Pakistan’s total foreign exchange reserves are also very low. The State Bank of Pakistan data shows that as of April 18, 2025, Pakistan’s total foreign exchange reserves are only 15.4 billion US dollars.

The World Bank has lowered Pakistan’s economic growth forecast to 2.7% and warned that the Shahbaz Sharif government may fail to meet its budget deficit targets.

Risk of famine


A recent World Bank report said that more than 10 million people in Pakistan could face extreme food insecurity and hunger in 2025. Production of major crops such as rice and maize is likely to be affected due to poor climate conditions. People living in rural areas will be the most affected.

Inflation increased


Prices of essential food items like rice, flour, vegetables, fruits and chicken have seen a sharp rise. Media reports

Pakistan will face difficulties due to the suspension of Indus Water Treaty
India’s decision to suspend the Indus Water Treaty can be the biggest setback for Pakistan. Agriculture contributes 24% to Pakistan’s economy and provides 37.4% employment. Any interruption in the supply of water from the Indus, Jhelum and Chenab rivers can badly affect agricultural production. Experts say that India has not yet restricted the flow of water, but it reserves the right to do so.

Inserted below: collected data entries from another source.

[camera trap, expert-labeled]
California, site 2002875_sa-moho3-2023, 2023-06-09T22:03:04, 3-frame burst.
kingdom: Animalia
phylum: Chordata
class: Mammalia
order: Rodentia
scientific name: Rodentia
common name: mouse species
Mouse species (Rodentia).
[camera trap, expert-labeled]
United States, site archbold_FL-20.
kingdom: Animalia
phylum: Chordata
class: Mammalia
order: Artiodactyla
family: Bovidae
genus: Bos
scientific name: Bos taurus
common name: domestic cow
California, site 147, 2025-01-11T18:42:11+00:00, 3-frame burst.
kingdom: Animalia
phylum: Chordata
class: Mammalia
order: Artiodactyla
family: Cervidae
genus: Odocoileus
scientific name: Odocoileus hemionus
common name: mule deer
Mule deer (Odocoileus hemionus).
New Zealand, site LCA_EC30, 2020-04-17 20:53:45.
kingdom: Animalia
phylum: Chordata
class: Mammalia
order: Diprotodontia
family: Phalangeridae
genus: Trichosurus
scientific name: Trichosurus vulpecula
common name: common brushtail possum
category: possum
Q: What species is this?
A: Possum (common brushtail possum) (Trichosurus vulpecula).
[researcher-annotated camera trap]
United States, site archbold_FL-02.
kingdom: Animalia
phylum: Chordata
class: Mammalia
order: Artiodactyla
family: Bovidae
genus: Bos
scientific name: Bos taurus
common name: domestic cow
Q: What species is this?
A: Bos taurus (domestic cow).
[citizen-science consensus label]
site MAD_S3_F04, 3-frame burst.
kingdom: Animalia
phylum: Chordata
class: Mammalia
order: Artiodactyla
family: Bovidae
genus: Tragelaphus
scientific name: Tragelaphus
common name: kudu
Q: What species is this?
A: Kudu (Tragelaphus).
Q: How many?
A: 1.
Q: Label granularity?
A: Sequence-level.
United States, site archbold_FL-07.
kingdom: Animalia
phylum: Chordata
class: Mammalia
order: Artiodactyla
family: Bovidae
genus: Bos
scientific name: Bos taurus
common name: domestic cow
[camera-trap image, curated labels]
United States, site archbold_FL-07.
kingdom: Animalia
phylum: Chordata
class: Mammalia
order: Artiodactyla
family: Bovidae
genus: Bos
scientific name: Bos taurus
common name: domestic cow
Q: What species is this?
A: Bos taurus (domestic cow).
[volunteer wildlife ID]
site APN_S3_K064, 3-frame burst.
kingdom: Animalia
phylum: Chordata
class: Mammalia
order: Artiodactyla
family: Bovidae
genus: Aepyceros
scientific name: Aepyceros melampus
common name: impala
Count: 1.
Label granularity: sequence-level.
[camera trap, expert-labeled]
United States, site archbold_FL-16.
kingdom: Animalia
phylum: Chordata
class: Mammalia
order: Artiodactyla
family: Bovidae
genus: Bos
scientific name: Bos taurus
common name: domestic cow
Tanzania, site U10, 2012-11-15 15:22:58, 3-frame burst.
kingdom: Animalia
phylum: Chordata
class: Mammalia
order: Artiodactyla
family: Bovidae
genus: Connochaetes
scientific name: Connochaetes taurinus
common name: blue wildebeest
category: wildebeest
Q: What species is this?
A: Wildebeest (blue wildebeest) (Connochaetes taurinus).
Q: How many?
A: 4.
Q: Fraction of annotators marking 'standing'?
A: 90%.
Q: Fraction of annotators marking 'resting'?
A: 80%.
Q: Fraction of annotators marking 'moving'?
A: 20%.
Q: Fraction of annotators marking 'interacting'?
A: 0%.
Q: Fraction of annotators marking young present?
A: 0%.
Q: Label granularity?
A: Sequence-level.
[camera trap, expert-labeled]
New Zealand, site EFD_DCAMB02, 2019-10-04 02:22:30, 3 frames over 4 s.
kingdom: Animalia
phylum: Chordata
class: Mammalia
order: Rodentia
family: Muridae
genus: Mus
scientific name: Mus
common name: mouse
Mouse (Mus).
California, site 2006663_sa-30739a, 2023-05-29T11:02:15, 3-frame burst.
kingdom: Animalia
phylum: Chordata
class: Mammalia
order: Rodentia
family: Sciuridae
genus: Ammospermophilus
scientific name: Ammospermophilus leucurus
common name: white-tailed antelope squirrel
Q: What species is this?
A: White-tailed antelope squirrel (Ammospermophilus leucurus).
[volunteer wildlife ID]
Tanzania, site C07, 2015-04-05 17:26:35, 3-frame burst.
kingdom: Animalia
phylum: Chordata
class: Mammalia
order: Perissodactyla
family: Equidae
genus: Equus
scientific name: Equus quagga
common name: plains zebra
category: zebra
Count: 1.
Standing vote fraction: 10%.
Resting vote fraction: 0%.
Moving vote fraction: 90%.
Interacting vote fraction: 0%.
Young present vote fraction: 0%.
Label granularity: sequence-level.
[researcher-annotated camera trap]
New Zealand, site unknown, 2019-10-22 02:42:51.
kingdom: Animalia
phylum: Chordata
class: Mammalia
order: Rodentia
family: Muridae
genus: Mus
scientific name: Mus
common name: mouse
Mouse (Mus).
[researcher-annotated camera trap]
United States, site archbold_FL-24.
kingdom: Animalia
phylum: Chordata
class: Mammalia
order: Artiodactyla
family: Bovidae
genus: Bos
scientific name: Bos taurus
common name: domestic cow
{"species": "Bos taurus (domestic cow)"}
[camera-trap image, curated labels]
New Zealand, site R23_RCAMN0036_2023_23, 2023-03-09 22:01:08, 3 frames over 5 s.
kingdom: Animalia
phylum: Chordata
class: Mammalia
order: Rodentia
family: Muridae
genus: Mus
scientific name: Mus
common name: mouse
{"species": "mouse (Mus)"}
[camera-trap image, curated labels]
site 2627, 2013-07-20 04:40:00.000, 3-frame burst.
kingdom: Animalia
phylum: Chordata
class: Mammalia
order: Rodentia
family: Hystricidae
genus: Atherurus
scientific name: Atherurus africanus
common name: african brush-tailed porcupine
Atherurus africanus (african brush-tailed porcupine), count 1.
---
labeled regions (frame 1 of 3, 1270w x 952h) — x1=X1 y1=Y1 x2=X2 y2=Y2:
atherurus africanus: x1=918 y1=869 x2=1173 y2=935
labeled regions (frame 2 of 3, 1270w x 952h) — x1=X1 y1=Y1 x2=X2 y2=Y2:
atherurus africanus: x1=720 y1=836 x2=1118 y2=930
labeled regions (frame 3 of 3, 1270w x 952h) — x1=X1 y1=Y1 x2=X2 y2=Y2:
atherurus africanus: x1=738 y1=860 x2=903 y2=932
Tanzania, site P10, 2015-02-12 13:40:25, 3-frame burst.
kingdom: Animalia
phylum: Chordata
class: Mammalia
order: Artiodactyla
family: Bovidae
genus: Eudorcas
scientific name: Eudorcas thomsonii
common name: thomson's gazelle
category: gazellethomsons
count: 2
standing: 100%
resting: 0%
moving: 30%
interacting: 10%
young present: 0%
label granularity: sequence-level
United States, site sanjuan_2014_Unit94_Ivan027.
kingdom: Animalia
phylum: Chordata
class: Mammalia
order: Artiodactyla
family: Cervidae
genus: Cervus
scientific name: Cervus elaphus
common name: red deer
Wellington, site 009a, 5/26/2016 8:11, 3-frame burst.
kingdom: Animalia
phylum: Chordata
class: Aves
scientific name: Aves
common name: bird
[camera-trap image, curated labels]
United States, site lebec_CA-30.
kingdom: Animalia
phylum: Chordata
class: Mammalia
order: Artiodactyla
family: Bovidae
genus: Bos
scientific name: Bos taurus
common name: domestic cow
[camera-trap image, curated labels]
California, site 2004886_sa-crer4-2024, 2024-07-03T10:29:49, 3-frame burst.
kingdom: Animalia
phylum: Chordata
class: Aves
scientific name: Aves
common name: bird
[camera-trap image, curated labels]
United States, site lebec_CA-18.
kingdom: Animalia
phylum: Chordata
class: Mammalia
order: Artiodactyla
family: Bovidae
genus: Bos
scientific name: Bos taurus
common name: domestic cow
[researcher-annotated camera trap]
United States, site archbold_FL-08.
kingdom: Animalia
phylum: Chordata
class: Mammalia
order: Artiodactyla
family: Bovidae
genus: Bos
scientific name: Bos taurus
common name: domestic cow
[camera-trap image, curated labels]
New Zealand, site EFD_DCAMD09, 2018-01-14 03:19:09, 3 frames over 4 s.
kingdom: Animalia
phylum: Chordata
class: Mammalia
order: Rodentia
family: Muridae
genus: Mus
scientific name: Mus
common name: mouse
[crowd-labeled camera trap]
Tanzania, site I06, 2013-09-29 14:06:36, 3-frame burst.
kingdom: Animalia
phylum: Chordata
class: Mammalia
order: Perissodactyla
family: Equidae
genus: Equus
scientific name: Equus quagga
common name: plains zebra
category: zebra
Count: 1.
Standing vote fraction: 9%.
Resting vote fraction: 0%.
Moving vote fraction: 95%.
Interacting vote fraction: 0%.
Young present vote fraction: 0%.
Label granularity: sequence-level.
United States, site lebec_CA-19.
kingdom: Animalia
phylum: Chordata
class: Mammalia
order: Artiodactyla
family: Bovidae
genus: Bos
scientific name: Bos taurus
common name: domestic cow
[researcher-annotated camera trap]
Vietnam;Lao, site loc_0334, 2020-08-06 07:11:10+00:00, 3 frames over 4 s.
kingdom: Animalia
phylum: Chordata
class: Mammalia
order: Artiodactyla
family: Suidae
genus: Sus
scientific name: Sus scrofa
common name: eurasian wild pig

A few days ago, the sudden release of water in the Jhelum river caused floods in the lower parts of Pakistan. Crops were destroyed and there was a lot of devastation. It is believed that due to the absence of the treaty, such challenges will continue to remain in front of Pakistan and agriculture will be affected on a large scale.

Closing the airspace will cause great loss to Pakistan!


Pakistan has closed its airspace for Indian aircraft. This seems to be a retaliatory step, but it can cause more damage to Pakistan itself. Pakistan had done the same after the Pulwama attack in 2019 and incurred a loss of about $100 million. Around 400 flights were affected every day during that period.

It was estimated that Pakistan was losing about $232,000 per day from overflight fees. With additional losses from landing and parking fees, the total daily loss reached about $300,000. In addition, Pakistan International Airlines was losing about $460,000 per day due to the suspension of international flights and longer domestic routes. Overall, the combined daily loss for CAA and PIA was about $760,000. By the end of the airspace closure, Pakistan had lost about $100 million.

This time too, the reduction in revenue from overflight fees and other charges could be a big blow to Pakistan’s aviation industry.

Pakistan’s economy is already facing many challenges and India’s recent actions have further aggravated these problems. Supporting terrorism has not only damaged Pakistan’s global image but also endangered its economic stability. India’s decisions related to trade, water and air space can cause long-term economic crisis for Pakistan. If the situation worsens further, Pakistan may face major challenges in finding new trading partners and strengthening its economic policies.